Designing Pareto-optimal GenAI workflows with syftr

You’re not short on tools. Or models. Or frameworks.

What you’re short on is a principled way to use them — at scale.

Building effective generative AI workflows, especially agentic ones, means navigating a combinatorial explosion of choices.

Every new retriever, prompt strategy, text splitter, embedding model, or synthesizing LLM multiplies the space of possible workflows, resulting in a search space with over 10²³ possible configurations.

Trial-and-error doesn’t scale. And model-level benchmarks don’t reflect how components behave when stitched into full systems.

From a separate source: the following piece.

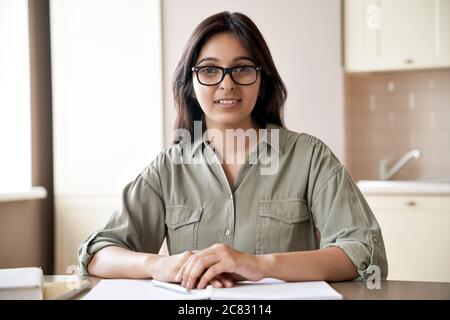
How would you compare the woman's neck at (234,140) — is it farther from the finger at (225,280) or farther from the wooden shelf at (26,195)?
the wooden shelf at (26,195)

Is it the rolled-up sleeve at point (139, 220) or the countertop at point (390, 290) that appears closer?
the countertop at point (390, 290)

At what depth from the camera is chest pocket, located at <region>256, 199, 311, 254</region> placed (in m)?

That’s why we built syftr — an open source framework for automatically identifying Pareto-optimal workflows across accuracy, cost, and latency constraints.

See syftr in action

Want a quick walkthrough before diving in? This short demo shows how syftr works to help AI teams efficiently explore generative AI workflow configurations and surface high-performing options.

The complexity behind generative AI workflows

To illustrate how quickly complexity compounds, consider even a relatively simple RAG pipeline like the one shown in Figure 1.

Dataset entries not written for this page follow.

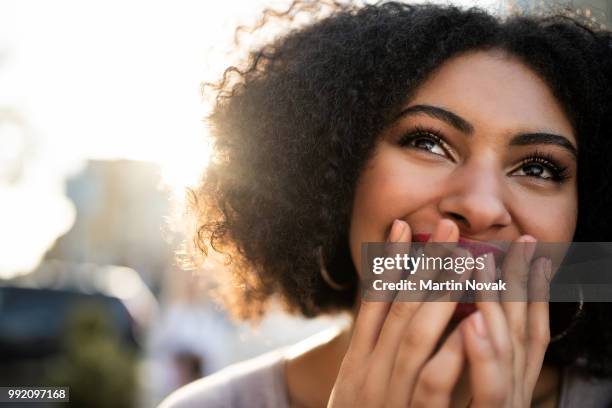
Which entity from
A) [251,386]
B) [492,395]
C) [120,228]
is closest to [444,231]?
[492,395]

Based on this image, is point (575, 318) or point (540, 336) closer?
point (540, 336)

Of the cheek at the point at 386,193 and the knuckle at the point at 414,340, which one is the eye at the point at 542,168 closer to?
the cheek at the point at 386,193

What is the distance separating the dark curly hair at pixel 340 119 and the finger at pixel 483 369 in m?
0.83

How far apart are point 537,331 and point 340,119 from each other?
1.03 meters

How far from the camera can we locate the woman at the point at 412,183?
1841mm

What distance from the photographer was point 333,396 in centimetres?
192

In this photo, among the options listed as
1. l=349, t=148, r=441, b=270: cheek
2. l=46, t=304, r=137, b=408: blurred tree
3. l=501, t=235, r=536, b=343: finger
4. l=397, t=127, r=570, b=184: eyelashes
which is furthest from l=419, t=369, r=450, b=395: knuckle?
l=46, t=304, r=137, b=408: blurred tree

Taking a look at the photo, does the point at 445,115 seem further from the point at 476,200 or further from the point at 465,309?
the point at 465,309

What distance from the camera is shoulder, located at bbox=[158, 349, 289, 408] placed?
2562mm

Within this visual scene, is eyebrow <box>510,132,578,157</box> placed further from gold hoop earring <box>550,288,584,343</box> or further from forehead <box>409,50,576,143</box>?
gold hoop earring <box>550,288,584,343</box>

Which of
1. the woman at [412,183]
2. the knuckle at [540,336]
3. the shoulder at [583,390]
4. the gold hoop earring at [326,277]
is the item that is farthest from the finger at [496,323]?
the gold hoop earring at [326,277]

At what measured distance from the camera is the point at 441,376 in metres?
1.72

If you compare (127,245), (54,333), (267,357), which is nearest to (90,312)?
(54,333)

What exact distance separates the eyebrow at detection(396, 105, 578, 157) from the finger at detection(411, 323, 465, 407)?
0.70m
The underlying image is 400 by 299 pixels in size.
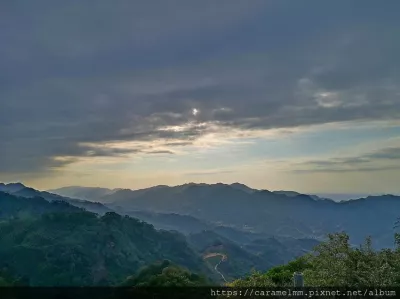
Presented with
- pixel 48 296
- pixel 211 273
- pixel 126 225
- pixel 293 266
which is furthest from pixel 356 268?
pixel 126 225

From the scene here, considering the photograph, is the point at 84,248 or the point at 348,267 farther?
the point at 84,248

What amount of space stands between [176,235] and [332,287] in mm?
181226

Each component—retriever, prompt strategy, embedding model, text splitter, synthesizing LLM—requires careful selection and tuning. And beyond those decisions, there’s an expanding landscape of end-to-end workflow strategies, from single-agent workflows like ReAct and LATS to multi-agent workflows like CaptainAgent and Magentic-One.

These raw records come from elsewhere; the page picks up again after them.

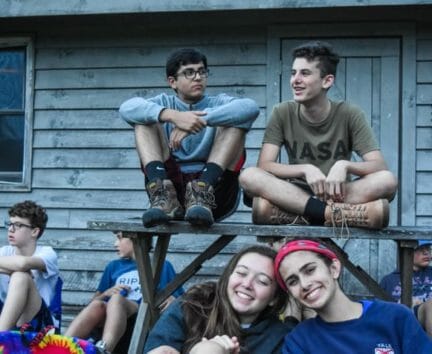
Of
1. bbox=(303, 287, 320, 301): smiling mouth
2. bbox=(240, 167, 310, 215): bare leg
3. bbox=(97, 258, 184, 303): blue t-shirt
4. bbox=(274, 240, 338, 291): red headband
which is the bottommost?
bbox=(97, 258, 184, 303): blue t-shirt

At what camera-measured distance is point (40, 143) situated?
6.37 metres

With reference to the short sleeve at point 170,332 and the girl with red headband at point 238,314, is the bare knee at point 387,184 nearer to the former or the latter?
the girl with red headband at point 238,314

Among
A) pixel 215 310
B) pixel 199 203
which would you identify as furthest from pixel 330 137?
pixel 215 310

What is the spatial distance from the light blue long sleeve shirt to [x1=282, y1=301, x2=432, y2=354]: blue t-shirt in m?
1.36

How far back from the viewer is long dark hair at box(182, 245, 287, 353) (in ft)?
9.42

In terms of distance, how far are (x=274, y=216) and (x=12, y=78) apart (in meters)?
3.75

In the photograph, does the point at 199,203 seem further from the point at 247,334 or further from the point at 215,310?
the point at 247,334

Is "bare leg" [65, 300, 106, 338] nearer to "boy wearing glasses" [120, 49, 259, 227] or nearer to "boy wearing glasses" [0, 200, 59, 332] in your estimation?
"boy wearing glasses" [0, 200, 59, 332]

Figure 1 syftr blog post — **Figure 1**. Even a simple AI workflow requires selecting and testing multiple components and hyperparameters.

What’s missing is a scalable, principled way to explore this configuration space.

That’s where syftr comes in.

Its open source framework uses multi-objective Bayesian Optimization to efficiently search for Pareto-optimal RAG workflows, balancing cost, accuracy, and latency across configurations that would be impossible to test manually.

Benchmarking Pareto-optimal workflows with syftr

Once syftr is applied to a workflow configuration space, it surfaces candidate pipelines that achieve strong tradeoffs across key performance metrics.

The example below shows syftr’s output on the CRAG (Comprehensive RAG) Sports benchmark, highlighting workflows that maintain high accuracy while significantly reducing cost.

Fogire 2 syftr blog post — **Figure 2**. syftr searches across a large workflow configuration space to identify Pareto-optimal RAG workflows — agentic and non-agentic — that balance accuracy and cost. On the *CRAG Sports benchmark, syftr identifies workflows that match the accuracy of top-performing configurations while reducing cost by nearly two orders of magnitude.*

While Figure 2 shows what syftr can deliver, it’s equally important to understand how those results are achieved.

At the core of syftr is a multi-objective search process designed to efficiently navigate vast workflow configuration spaces. The framework prioritizes both performance and computational efficiency – essential requirements for real-world experimentation at scale.

Figure 3 syftr using multi objective Bayesian Optimization — **Figure 3.** syftr uses multi-objective Bayesian Optimization (BO) to search across a space of approximately 10²³ unique workflows.

Since evaluating every workflow in this space isn’t feasible, we typically evaluate around 500 workflows per run.

To make this process even more efficient, syftr includes a novel early stopping mechanism — Pareto Pruner — which halts evaluation of workflows that are unlikely to improve the Pareto frontier. This significantly reduces computational cost and search time while preserving result quality.

Why current benchmarks aren’t enough

While model benchmarks, like MMLU, LiveBench, Chatbot Arena, and the Berkeley Function-Calling Leaderboard, have advanced our understanding of isolated model capabilities, foundation models rarely operate alone in real-world production environments.

Instead, they’re typically one component — albeit an essential one — within larger, sophisticated AI systems.

Measuring intrinsic model performance is critical, but it leaves open critical system-level questions:

How do you construct a workflow that meets task-specific goals for accuracy, latency, and cost?
Which models should you use—and in which parts of the pipeline?

syftr addresses this gap by enabling automated, multi-objective evaluation across entire workflows.

It captures nuanced tradeoffs that emerge only when components interact within a broader pipeline, and systematically explores configuration spaces that are otherwise impractical to evaluate manually.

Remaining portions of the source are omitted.